__Excerpts from a spatial reasoning dataset__
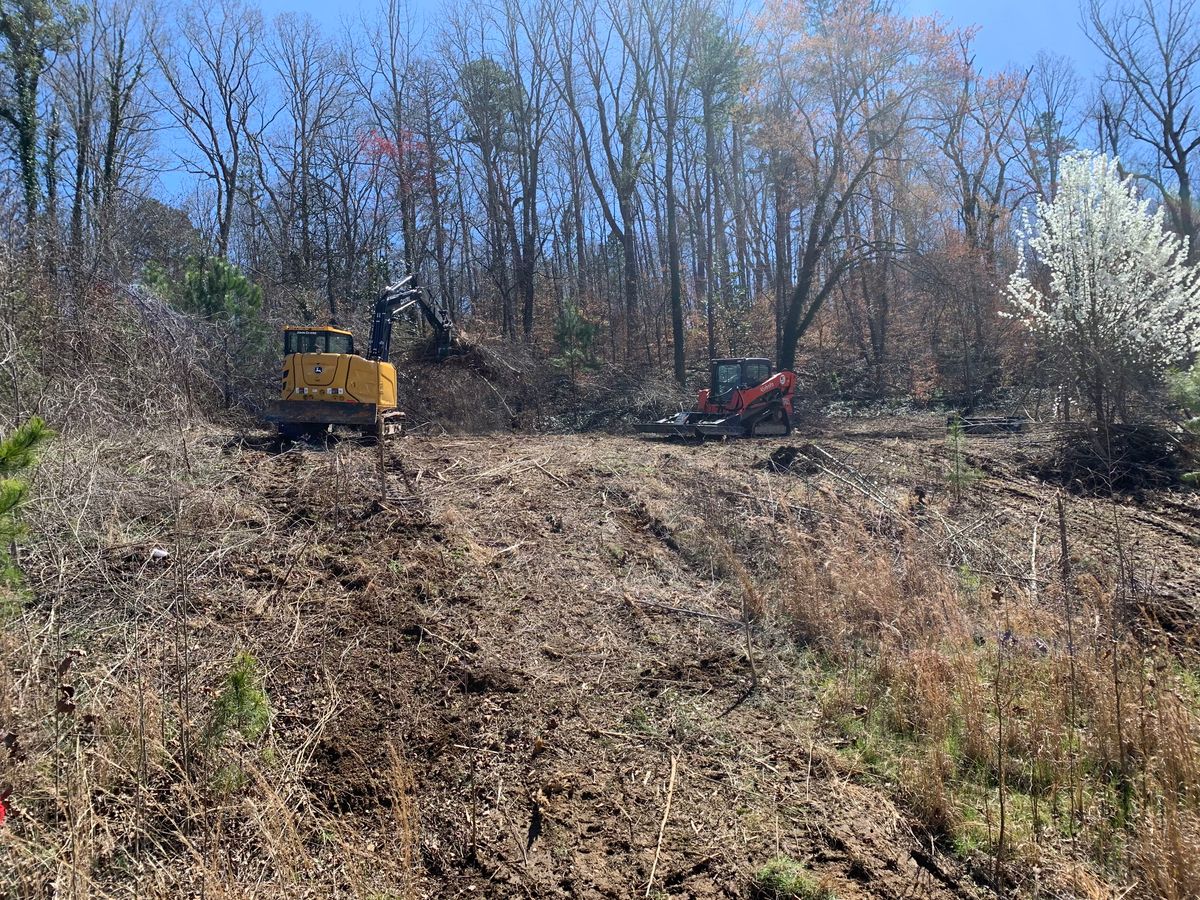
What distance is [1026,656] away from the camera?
502cm

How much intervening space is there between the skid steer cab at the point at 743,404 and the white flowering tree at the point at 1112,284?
20.7ft

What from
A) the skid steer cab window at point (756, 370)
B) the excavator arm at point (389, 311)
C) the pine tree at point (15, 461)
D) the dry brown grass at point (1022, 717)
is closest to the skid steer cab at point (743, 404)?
the skid steer cab window at point (756, 370)

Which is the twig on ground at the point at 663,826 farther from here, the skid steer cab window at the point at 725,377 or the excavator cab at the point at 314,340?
the skid steer cab window at the point at 725,377

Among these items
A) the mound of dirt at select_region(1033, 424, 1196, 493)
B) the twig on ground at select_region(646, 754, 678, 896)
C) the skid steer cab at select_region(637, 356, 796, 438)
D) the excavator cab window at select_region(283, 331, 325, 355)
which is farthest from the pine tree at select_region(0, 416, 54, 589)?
the skid steer cab at select_region(637, 356, 796, 438)

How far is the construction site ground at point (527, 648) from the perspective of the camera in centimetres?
354

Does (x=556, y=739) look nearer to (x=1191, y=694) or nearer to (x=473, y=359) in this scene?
(x=1191, y=694)

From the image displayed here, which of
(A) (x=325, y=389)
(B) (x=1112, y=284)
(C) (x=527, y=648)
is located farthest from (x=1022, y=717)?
(A) (x=325, y=389)

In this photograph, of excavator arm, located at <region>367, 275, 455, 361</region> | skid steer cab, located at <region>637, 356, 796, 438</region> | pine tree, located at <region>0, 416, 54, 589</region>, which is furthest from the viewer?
skid steer cab, located at <region>637, 356, 796, 438</region>

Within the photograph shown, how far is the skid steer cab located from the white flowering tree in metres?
6.30

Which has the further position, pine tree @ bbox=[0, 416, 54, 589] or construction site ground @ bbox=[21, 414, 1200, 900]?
construction site ground @ bbox=[21, 414, 1200, 900]

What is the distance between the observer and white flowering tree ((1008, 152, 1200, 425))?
12820 millimetres

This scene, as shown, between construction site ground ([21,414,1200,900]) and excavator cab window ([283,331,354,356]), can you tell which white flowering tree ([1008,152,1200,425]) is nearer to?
construction site ground ([21,414,1200,900])

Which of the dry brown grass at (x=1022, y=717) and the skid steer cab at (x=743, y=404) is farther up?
the skid steer cab at (x=743, y=404)

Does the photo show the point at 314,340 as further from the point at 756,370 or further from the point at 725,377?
the point at 756,370
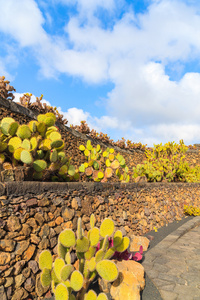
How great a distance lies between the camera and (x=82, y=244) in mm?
2227

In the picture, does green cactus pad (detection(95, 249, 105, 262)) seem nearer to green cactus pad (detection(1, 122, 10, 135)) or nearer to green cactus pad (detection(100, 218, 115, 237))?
green cactus pad (detection(100, 218, 115, 237))

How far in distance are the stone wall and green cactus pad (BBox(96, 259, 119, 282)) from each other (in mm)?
935

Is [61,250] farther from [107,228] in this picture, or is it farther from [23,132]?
[23,132]

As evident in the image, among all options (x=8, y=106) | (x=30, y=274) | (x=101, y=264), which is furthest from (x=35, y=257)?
(x=8, y=106)

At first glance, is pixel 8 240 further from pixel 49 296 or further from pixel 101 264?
pixel 101 264

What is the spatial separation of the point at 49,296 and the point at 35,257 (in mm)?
474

__What you need to do__
Present every line from the one containing "At first glance, is" through the end of the records as a Markdown table with the columns Row and Line. Include both ends and skip blank lines.

__Task answer__
| Row | Line |
|---|---|
| 1 | At first glance, is pixel 8 240 further from pixel 49 296 or further from pixel 101 264? |
| 2 | pixel 101 264 |
| 3 | What is the spatial separation of the point at 49,296 and the point at 35,257 (in mm)? |
| 4 | 474 |